Now I’m not sure how those would be defined in classical Forth. Certainly they’d use either a colon definition or a CREATE-DOES>. They would be defined using the Forth language: mine here are defined using Python language.

Classical Forth would probably define, say, “+” with a DOES> sequence that amounted to the assembly code to pop the stack to an accumulator, add the stack top, replace the stack top with the accumulator. That would be done, I think, with a series of numbers and comma operators, where the numbers are the op codes and address parts of the instructions to do the work. Primitives like ‘+’ would all terminate with a branch to the global address of the next-word code, so you don’t even get a function call on a primitive, you just branch into it and it comes back to next-word.

If our purpose is to get Forth functionality, what we have now seems OK to me. If our purpose is to do it in the classical Forth style, we’re a bit further off the mark here. I think my priorities are probably 80-20 get function vs classical style. I do want to discover and apply the classical ideas but the point is to have a convenient little language, whether for the robots or for myself.

So far so good. What we’ve looked at so far seems OK to me. It’s pretty clean, pretty well organized, easy enough to understand. Nothing amazing, but workmanlike, I’d say.

I am not so positive about the more complex compiling and branching words. They certainly work, but the code doesn’t always leap out at me as obvious. I think the worst of them is if-else-then:

    def _define_if_else_then(self):
        def _compile_conditional(forth, word_to_compile, word_list):
            forth.compile_stack.push(len(word_list) + 1)
            word_list.append(forth.find_word(word_to_compile))
            word_list.append(0)

        def _patch_the_skip(forth, skip_adjustment, word_list):
            patch_loc = forth.compile_stack.pop()
            last_loc = len(word_list) + skip_adjustment
            word_list[patch_loc] = last_loc - patch_loc

        def _if(forth):
            _compile_conditional(forth,'*IF', forth.word_list)

        def _else(forth):
            _patch_the_skip(forth, 1, forth.word_list)
            _compile_conditional(forth, '*ELSE', forth.word_list)

        def _then(forth):
            _patch_the_skip(forth, -1, forth.word_list)

        self.pw('IF',   _if,   immediate=True)
        self.pw('ELSE', _else, immediate=True)
        self.pw('THEN', _then, immediate=True)

We’ll put those words on the list for a deeper look. Possibly inlining the code and then refactoring would make sense? There is duplication covered by the two functions _compile_conditional and _patch_the_skip. It might be OK as it stands. The +1 -1 parameter in _patch_the_skip seems questionable. We might be able to do better. I wonder if reversing the order of the two calls in _else might work? A quick experiment says no. Needs a deeper look.

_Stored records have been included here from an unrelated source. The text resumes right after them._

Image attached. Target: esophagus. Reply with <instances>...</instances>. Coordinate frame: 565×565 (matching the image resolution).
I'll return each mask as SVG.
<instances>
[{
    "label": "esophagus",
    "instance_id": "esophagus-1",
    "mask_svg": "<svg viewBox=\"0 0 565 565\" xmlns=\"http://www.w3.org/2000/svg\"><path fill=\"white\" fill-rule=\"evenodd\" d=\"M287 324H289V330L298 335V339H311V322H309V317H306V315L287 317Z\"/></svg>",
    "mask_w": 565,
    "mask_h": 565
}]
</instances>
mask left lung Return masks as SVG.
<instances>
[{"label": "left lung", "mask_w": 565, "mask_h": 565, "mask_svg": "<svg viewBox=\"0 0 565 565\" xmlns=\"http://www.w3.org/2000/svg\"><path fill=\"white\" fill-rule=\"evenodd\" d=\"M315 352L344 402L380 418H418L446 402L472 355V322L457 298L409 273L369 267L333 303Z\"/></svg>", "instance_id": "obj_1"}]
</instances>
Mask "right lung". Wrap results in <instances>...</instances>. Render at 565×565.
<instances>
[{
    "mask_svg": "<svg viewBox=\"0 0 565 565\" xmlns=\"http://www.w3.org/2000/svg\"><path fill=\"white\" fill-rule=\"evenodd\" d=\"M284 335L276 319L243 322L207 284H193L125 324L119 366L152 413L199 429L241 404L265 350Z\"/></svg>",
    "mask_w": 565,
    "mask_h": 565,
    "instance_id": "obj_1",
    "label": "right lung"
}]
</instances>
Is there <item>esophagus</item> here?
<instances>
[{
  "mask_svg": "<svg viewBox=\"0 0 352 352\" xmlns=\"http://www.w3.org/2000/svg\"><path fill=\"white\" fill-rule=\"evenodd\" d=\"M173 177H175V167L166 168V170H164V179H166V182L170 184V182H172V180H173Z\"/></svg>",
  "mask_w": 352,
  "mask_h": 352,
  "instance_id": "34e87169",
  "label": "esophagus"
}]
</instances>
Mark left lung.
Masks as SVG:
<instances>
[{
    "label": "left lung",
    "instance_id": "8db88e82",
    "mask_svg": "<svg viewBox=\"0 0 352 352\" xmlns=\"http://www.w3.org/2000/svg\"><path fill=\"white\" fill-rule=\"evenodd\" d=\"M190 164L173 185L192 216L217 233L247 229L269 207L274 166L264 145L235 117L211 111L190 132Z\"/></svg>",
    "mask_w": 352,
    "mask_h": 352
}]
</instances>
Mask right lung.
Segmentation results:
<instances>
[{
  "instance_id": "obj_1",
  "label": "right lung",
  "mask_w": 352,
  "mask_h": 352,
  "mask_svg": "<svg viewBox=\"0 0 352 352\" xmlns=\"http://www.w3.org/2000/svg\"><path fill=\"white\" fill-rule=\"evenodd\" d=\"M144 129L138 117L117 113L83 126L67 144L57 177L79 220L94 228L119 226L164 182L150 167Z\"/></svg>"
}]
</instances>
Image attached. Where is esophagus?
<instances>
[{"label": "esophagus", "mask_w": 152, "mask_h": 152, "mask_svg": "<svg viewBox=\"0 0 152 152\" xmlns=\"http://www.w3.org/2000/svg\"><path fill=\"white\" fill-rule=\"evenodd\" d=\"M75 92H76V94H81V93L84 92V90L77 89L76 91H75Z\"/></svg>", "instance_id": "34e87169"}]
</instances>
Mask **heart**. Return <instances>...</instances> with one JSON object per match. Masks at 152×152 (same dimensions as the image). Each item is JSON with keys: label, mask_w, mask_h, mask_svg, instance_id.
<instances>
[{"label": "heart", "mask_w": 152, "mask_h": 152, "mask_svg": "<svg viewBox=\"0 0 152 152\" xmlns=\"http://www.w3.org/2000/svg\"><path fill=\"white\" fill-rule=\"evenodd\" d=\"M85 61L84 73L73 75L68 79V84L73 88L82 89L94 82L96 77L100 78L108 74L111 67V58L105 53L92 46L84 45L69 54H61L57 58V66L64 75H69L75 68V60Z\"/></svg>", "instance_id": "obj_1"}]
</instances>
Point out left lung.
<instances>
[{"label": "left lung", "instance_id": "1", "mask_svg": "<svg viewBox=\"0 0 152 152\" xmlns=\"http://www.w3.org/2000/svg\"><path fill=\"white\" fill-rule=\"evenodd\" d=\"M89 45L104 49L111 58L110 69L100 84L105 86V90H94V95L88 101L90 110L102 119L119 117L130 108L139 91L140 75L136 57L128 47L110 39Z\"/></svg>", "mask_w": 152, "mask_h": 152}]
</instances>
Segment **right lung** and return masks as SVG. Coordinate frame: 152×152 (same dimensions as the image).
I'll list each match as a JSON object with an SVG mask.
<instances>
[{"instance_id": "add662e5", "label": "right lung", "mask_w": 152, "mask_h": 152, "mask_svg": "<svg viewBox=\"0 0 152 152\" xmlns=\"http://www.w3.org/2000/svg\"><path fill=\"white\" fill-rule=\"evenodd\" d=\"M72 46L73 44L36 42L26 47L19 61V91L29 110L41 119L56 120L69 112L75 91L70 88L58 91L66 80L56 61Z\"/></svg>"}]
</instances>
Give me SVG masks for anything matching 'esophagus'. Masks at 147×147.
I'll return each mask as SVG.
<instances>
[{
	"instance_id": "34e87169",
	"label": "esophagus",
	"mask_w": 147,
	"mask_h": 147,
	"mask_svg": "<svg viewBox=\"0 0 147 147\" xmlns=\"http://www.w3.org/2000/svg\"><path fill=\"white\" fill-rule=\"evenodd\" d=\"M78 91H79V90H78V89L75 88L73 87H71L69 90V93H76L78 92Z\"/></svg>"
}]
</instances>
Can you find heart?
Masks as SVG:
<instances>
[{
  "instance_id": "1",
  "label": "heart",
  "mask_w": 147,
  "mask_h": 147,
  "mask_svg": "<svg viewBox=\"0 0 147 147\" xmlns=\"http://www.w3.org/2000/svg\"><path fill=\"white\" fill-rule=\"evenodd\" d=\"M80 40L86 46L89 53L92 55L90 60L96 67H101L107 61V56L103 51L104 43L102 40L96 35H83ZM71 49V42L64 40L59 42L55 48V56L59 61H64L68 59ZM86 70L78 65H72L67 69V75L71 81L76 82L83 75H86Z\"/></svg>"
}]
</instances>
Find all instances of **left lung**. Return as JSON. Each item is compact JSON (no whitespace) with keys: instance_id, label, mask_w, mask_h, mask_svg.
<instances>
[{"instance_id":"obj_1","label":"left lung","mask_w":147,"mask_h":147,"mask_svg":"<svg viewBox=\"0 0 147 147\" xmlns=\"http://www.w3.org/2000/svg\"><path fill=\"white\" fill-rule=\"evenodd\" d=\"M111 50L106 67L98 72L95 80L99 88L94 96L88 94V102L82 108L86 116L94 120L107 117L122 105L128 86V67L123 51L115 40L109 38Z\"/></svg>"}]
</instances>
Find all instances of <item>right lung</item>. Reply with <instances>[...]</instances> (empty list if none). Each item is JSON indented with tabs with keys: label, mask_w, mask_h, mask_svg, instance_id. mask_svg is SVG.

OK, then. There’s the forth.py file itself.

I notice this:

    def next_token(self):
        if self.token_index >= len(self.tokens):
            return None
        token = self.tokens[self.token_index]
        self.token_index += 1
        return token.upper()

This is more Pythonic, I think:

    def next_token(self):
        try:
            token = self.tokens[self.token_index]
        except IndexError:
            return None
        self.token_index += 1
        return token.upper()

Commit: tidying.

If the tokens were some kind of a stream that returned token or None, that might be nicer. I don’t know if there is such an object, but we could write one. Might be worth a look someday. No big deal anyway.

The basic loop isn’t bad:

    def compile(self, text):
        new_text = re.sub(r'\(.*?\)', ' ', text)
        self.tokens = new_text.split()
        self.token_index = 0
        while self.token_index < len(self.tokens):
            self.compile_a_word().do(self)

    def compile_a_word(self):
        self.word_list = []
        while True:
            token = self.next_token()
            if token is None:
                raise ValueError('Unexpected end of input')
            if (definition := self.find_word(token)) is not None:
                if definition.immediate:
                    definition.do(self)
                else:
                    self.word_list.append(definition)
            elif (num := self.compile_number(token)) is not None:
                self.append_number(num, self.word_list)
            else:
                raise SyntaxError(f'Syntax error: "{token}" unrecognized')
            if self.compile_stack.is_empty():
                break
        return SecondaryWord('nameless', self.word_list)

I suspect compile_number should be renamed to parse_number, and maybe append_number would be better as compile_literal. That’s just off the cuff, though. And not terribly valuable, even if worth doing.

OK, it is worth doing, so do it.

            elif (num := self.parse_number(token)) is not None:
                self.compile_literal(num, self.word_list)

Committed.

Those two methods look very much like the equivalent code in a classical Forth. I would prefer a more closed form with fewer conditionals, a Composed Method sort of thing, but I don’t see anything offhand that looks like a step in the right direction.

Reflection

A decent open-eyed scan of the whole program doesn’t turn up anything to really dislike. Maybe it’s just my mood.

One thing that I would kind of like would be to be able to have only a single kind of word, rather than the Primary / Secondary distinction. Instead of having the two classes with their separate implementations of do, we might be able to put the distinction right into the functions we place in the two kinds of words.

In a classical Forth, you just branch into the word. If it is “primary”, the code executes and branches back to the next-word code. If it is “secondary” the code at the beginning of the word pushes return information on the stack and, I think, branches to next-word, which will then find the next thing in the current word, which will either execute and come back to next-word, or push and come back … sooner or later, a secondary word comes to its end, where it will branch to code that pops the return stack and goes to next-word, which will pick up wherever it was in the preceding word, rinse repeat.

It’s downright magical.

I think I’d like to experiment until we get something similar. It can’t be exactly that: we don’t have the ability to branch into arbitrary code. But maybe it can be more similar than it is. That would be pleasant.

Summary

For now … I am not suddenly filled with joy, but there’s nothing to really hate about this program. We’ll continue to follow our nose, see where we wind up.

See you next time! Good luck in this new world we find ourselves in!